▶ [Data on spatial positioning]:

********

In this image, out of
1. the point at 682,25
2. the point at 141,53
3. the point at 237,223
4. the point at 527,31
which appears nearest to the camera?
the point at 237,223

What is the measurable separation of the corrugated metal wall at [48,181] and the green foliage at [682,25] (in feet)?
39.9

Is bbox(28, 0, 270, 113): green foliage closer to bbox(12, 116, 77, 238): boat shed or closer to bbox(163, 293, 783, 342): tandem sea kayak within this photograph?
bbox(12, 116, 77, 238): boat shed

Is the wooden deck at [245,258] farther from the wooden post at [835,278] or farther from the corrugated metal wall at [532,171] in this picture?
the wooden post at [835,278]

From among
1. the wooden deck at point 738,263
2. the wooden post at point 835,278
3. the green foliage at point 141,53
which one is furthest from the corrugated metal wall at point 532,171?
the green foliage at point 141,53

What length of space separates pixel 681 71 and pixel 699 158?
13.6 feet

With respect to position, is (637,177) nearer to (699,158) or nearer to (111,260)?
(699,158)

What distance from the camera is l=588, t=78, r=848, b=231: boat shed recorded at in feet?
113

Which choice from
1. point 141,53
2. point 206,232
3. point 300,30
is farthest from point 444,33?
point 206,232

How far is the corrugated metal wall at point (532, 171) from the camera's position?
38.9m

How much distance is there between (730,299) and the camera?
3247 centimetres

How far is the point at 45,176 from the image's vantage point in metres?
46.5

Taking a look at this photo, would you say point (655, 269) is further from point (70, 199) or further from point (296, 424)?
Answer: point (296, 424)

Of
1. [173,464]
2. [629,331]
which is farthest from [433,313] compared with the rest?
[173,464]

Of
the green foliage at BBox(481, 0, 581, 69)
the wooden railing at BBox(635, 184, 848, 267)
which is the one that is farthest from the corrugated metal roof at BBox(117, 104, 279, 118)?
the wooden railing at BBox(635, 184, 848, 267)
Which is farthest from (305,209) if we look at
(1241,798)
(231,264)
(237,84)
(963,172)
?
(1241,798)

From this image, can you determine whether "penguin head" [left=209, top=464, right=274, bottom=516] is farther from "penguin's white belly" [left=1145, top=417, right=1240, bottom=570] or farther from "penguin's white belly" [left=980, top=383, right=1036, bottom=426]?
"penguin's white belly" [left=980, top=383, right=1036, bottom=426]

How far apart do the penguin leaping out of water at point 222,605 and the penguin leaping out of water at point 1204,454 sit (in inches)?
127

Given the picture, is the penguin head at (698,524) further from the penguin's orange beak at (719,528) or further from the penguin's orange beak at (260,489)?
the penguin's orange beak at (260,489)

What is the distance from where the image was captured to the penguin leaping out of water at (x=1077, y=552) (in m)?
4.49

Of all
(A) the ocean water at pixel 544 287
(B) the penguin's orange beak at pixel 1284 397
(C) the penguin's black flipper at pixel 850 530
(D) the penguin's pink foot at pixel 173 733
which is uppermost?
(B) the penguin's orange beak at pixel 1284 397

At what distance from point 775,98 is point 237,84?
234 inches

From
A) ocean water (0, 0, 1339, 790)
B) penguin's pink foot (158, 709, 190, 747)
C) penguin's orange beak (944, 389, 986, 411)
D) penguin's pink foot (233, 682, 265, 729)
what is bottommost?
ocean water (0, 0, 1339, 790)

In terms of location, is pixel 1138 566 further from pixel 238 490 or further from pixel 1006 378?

********

▶ [WRITTEN TASK]:
Reproduce all of the data above word for word, line by line.

▶ [TASK OUTPUT]:
In this image, out of
1. the point at 682,25
2. the point at 141,53
3. the point at 237,223
4. the point at 527,31
which appears nearest to the camera?
the point at 237,223

What is the measurable separation of the corrugated metal wall at [48,181] and the green foliage at [682,25] (in feet)?
39.9

Is bbox(28, 0, 270, 113): green foliage closer to bbox(12, 116, 77, 238): boat shed or closer to bbox(163, 293, 783, 342): tandem sea kayak within this photograph?
bbox(12, 116, 77, 238): boat shed

Is the wooden deck at [245,258] farther from the wooden post at [835,278] or farther from the corrugated metal wall at [532,171] in this picture?
the wooden post at [835,278]

From among
1. the wooden deck at point 738,263
2. the wooden post at point 835,278
3. the green foliage at point 141,53
which one is furthest from the corrugated metal wall at point 532,171?
the green foliage at point 141,53

What length of space separates pixel 681 71 and pixel 699 158?
13.6 feet

With respect to position, is (637,177) nearer to (699,158) or nearer to (111,260)?
(699,158)

What distance from the camera is l=588, t=78, r=848, b=231: boat shed recorded at in feet?
113

Which choice from
1. point 141,53
2. point 206,232
3. point 300,30
is farthest from point 444,33?
point 206,232

How far is the corrugated metal wall at point (532, 171) from the camera's position?
38.9m

How much distance is there between (730,299) and the camera?
3247 centimetres

How far is the point at 45,176 from the image's vantage point in metres?
46.5

Taking a look at this photo, would you say point (655, 269) is further from point (70, 199) or further from point (296, 424)?
Answer: point (296, 424)

Of
1. [173,464]
2. [629,331]
which is farthest from [433,313] compared with the rest?
[173,464]

Of
the green foliage at BBox(481, 0, 581, 69)
the wooden railing at BBox(635, 184, 848, 267)
which is the one that is farthest from the corrugated metal roof at BBox(117, 104, 279, 118)?
the wooden railing at BBox(635, 184, 848, 267)
Which is farthest from (305,209) if we look at
(1241,798)
(231,264)
(237,84)
(963,172)
?
(1241,798)

From this image, can you determine whether "penguin head" [left=209, top=464, right=274, bottom=516] is farther from "penguin's white belly" [left=1145, top=417, right=1240, bottom=570] or farther from "penguin's white belly" [left=980, top=383, right=1036, bottom=426]?
"penguin's white belly" [left=980, top=383, right=1036, bottom=426]

How far apart do the penguin leaping out of water at point 222,605 and the penguin leaping out of water at point 1204,454 sit (in inches)?
127

Given the picture, is the penguin head at (698,524) further from the penguin's orange beak at (719,528) or further from the penguin's orange beak at (260,489)?
the penguin's orange beak at (260,489)

What is the distance from where the image was captured to the penguin leaping out of water at (x=1077, y=552) (in m)?
4.49

Of all
(A) the ocean water at pixel 544 287
(B) the penguin's orange beak at pixel 1284 397
(C) the penguin's black flipper at pixel 850 530
(D) the penguin's pink foot at pixel 173 733
which is uppermost?
(B) the penguin's orange beak at pixel 1284 397

At what distance from point 775,98 is point 237,84?
234 inches

From
A) ocean water (0, 0, 1339, 790)
B) penguin's pink foot (158, 709, 190, 747)
C) penguin's orange beak (944, 389, 986, 411)
D) penguin's pink foot (233, 682, 265, 729)
what is bottommost?
ocean water (0, 0, 1339, 790)

In terms of location, is pixel 1138 566 further from pixel 238 490 or further from pixel 1006 378?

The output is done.